Almost every Senate Republican said Thursday they will vote against any Obama administration choice to head a new agency designed to protect consumers from harmful financial activities unless changes are made in the agency that Republicans say has been given too much power.
"No person should have the unfettered authority presently granted to the director of the Consumer Financial Protection Bureau," 44 GOP senators wrote in a letter to President Barack Obama. "Therefore we believe that the Senate should not consider any nominee to be CFPB director until the CFPB is properly reformed."
The consumer protection office has been a central sore point of the massive financial overhaul legislation enacted last year to address some of the banking and Wall Street excesses that led to the recession.
The agency opened its doors in July, and Obama has appointed Elizabeth Warren, a Harvard University law professor who was a driving force behind the idea, to lead efforts to get it operating. But Warren would have a difficult time overcoming GOP opposition to win confirmation as director, and Obama has yet to put up a name to head the agency.
The purpose of the new federal watchdog is to protect consumers from problems with mortgages, credit cards and other financial products, but Republicans contend that both the agency and its director would have too much power.
"The bureau, as currently structured, lacks any semblance of the checks and balances inherent in the Constitution," said Alabama Sen. Richard Shelby, top Republican on the Senate Banking Committee. "Everyone supports consumer protection, but we should never entrust a single person with this much power and public money."
The White House rejected that stance, saying consumers have become victims of special interests.
"The president believes that American families who were the hardest hit by this financial crisis deserve an independent watchdog to protect consumers and prevent predatory lending and other abuses in the future," White House spokeswoman Amy Brundage said.
Shelby also cautioned against the possibility that Obama might appoint a temporary director when Congress is in recess as a way to avoid Senate confirmation.
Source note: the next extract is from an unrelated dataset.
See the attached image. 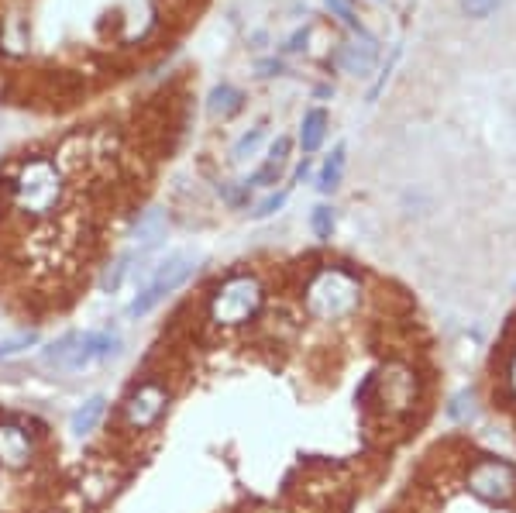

"Senate confirmation is about accountability and giving the American people a voice in the process," Shelby said. "I would hope the president won't silence the people's voice."
Republicans have enough votes to block a nominee to head the agency.
The senators, in the letters, sought three changes in the agency's structure:
_ The director should be replaced with a board of directors to prevent a single person from dominating the actions of the agency.
_ The agency's spending should be subject to the congressional appropriations process to ensure effective oversight.
_ Federal banking regulators should be given the tools to prevent agency regulations from needlessly causing a bank to fail.
House Republicans have introduced legislation that would replace the director with a five-person commission and take other steps to weaken the agency's power.
The two Republican senators who did not sign the letter were Scott Brown of Massachusetts and Lisa Murkowski of Alaska.